Por Patrícia Medeiros

ENUNCIADO 282 FPPC – (arts. 319, III e 343) Para julgar com base em enquadramento normativo diverso daquele invocado pelas partes, ao juiz cabe observar o dever de consulta,  previsto no art. 10.

Referência Legislativa: Art. 10.  O juiz não pode decidir, em grau algum de jurisdição, com base em fundamento a respeito do qual não se tenha dado às partes oportunidade de se manifestar, ainda que se trate de matéria sobre a qual deva decidir de ofício.

Como já é sabido, o CPC de 2015 adotou  o modelo processual cooperativo, em substituição aos modelos dispositivo e inquisitório/inquisitivo.

Sob esse novo paradigma, o diálogo judicial na formação do juízo se frutifica na cooperação [1] das partes com o juiz e vice-versa, substituindo-se assim a posição de oposição e confronto entre os sujeitos processuais.
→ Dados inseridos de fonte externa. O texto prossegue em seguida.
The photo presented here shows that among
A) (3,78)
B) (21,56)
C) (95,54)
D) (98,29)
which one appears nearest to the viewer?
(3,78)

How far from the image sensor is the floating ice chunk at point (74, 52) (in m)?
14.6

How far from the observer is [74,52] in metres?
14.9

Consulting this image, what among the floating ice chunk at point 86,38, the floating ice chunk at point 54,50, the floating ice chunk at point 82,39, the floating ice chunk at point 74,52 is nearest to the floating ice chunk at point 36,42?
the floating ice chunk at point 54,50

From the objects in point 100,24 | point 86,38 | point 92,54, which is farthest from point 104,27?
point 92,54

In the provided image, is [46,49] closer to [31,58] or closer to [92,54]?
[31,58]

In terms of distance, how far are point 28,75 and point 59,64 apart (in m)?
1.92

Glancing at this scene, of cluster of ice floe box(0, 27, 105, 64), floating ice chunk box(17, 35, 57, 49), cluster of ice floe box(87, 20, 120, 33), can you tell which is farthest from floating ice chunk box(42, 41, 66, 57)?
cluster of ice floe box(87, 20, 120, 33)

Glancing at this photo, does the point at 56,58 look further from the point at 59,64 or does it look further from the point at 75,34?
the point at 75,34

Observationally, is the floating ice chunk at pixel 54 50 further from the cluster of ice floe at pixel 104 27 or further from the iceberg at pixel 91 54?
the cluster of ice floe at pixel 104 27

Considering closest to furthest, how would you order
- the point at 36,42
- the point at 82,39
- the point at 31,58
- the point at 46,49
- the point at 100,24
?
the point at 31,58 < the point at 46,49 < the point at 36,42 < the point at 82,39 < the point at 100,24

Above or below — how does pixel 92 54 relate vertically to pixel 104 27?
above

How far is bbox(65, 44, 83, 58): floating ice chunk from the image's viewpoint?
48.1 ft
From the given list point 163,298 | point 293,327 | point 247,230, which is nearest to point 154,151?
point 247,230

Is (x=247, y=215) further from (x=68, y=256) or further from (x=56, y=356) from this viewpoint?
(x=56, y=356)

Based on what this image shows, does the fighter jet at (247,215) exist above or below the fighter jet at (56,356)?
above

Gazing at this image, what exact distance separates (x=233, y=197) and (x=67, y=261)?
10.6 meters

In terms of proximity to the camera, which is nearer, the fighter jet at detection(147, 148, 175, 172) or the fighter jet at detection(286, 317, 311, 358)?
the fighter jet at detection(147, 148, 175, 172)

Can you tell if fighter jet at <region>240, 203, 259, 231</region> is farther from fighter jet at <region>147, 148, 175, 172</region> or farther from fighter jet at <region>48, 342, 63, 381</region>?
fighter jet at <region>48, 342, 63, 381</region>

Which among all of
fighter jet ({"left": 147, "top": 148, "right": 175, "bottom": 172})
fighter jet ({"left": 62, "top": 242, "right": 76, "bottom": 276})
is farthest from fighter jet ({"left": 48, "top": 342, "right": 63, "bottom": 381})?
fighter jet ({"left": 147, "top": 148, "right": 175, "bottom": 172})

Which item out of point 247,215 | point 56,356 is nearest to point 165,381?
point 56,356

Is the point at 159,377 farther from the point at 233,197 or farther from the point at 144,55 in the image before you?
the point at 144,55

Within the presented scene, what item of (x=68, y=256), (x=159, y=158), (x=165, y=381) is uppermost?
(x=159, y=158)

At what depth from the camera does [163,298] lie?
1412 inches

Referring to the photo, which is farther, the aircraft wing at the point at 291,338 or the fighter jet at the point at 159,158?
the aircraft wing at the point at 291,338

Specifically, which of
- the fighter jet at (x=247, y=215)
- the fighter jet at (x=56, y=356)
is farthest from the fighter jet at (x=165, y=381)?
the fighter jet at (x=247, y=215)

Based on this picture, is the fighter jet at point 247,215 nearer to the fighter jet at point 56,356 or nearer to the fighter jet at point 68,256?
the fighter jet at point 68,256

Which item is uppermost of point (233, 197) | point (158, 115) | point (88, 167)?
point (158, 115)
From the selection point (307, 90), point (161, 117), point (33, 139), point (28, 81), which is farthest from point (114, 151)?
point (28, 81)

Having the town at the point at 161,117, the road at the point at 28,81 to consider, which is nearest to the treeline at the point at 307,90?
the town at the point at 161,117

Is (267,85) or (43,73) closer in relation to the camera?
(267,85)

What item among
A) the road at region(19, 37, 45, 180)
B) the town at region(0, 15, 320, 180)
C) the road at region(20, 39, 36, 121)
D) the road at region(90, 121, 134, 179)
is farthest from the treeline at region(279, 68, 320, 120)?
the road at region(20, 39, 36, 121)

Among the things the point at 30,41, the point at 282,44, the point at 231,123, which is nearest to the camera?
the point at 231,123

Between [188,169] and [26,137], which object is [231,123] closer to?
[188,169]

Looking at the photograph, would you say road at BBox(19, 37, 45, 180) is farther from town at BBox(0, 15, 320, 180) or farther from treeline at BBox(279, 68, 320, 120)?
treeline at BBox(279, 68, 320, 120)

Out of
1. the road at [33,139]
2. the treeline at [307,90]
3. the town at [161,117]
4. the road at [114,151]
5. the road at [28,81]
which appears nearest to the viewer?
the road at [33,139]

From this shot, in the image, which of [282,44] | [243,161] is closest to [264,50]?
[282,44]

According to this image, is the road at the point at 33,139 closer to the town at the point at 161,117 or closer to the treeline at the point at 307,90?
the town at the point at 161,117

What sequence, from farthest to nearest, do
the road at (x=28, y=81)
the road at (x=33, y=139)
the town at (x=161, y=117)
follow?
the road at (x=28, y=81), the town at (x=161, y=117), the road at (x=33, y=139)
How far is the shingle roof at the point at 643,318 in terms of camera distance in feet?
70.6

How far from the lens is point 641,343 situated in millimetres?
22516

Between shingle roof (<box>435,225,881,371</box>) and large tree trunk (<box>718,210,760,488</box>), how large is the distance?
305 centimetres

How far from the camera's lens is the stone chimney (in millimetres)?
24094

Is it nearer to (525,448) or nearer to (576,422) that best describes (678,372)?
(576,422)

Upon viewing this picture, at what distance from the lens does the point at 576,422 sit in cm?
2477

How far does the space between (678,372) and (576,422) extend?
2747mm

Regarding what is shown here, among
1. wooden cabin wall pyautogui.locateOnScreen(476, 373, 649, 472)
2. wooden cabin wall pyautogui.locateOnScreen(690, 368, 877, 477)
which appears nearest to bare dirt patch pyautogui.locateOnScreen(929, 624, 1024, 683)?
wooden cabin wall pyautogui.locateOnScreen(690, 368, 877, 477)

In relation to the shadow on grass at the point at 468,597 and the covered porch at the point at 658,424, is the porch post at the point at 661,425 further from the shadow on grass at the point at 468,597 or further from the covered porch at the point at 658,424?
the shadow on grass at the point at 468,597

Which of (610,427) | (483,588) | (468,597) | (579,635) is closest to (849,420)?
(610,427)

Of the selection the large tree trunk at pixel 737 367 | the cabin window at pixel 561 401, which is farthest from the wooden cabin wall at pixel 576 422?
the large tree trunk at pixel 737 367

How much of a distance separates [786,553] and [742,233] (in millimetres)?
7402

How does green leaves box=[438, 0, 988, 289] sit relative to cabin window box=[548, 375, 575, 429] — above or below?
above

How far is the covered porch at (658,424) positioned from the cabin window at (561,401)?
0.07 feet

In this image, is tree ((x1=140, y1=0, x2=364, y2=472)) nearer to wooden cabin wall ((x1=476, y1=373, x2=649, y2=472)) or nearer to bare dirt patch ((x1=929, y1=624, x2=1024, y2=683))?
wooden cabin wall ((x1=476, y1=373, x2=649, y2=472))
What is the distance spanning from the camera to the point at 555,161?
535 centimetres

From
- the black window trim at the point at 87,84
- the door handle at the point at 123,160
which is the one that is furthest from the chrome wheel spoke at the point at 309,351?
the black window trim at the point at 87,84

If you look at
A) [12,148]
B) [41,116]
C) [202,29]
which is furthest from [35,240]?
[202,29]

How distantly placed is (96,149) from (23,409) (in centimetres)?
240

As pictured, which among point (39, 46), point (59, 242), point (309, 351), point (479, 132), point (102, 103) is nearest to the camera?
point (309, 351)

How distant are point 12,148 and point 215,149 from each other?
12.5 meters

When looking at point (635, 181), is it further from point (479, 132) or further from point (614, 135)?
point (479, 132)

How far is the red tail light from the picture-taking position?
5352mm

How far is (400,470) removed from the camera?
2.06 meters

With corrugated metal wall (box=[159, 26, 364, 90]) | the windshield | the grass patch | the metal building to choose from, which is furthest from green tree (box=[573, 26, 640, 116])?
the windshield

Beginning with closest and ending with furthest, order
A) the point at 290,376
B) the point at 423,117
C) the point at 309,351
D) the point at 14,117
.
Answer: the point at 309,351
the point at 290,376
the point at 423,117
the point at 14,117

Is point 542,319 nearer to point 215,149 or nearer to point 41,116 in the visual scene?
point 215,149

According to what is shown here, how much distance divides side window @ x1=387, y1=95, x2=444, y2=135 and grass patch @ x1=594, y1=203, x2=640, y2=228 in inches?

Há um permanente concurso de atividades dos sujeitos com ampla colaboração tanto na pesquisa dos fatos, quanto na valorização jurídica da causa.

O contraditório passa a ser compreendido, então, de maneira renovada, cuja efetividade/observância não significa mais o simples debate das questões entre as partes, mas sim o real exercício do direito de defesa para fins de construção do convencimento do juiz.[2]. É o  contraditório em sua dimensão substancial, o denominado contraditório material, guindado a elemento normativo estrutural da comparticipação[3].

Nessa perspectiva , o contraditório implica a utilização de um método dialético na busca da verdade processual, especializando internamente um modo de controle recíproco dos riscos e abusos processuais , contribuindo para legitimar o exercício da jurisdição perante a sociedade[4].

Desse modo, a liberdade que era concedida ao juiz na escolha da norma aplicável independentemente da invocada pela parte, consubstanciada no brocardo iura novit curia, não pode mais dispensar a prévia oitiva das partes. Conforme alerta COMOGLIO, antes de chegar a uma decisão “della terza via”, ou a uma “sentenza a sorpresa”, baseado em enquadramento normativo diverso do proposto e discutido pelas partes, deve o juiz permitir que as partes dialoguem e discutam em um prévio contraditório perante ele. [5].

Desse modo, “o contraditório moderno constitui uma verdadeira garantia de não surpresa que impõe ao juiz o dever de provocar o debate acerca de todas as questões, inclusive as de conhecimento oficioso, impedindo que, em “solitária onipotência”, aplique normas ou embase a decisão sobre fatos completamente estranhos à dialética defensiva de uma ou de ambas as partes (FERRI, 1988, p. 781-782). Tudo que o juiz decidir fora do debate já ensejado às partes corresponde a surpreendê-las, e a desconsiderar o caráter dialético do processo, mesmo que o objeto do decisório corresponda a matéria apreciável de ofício[6].”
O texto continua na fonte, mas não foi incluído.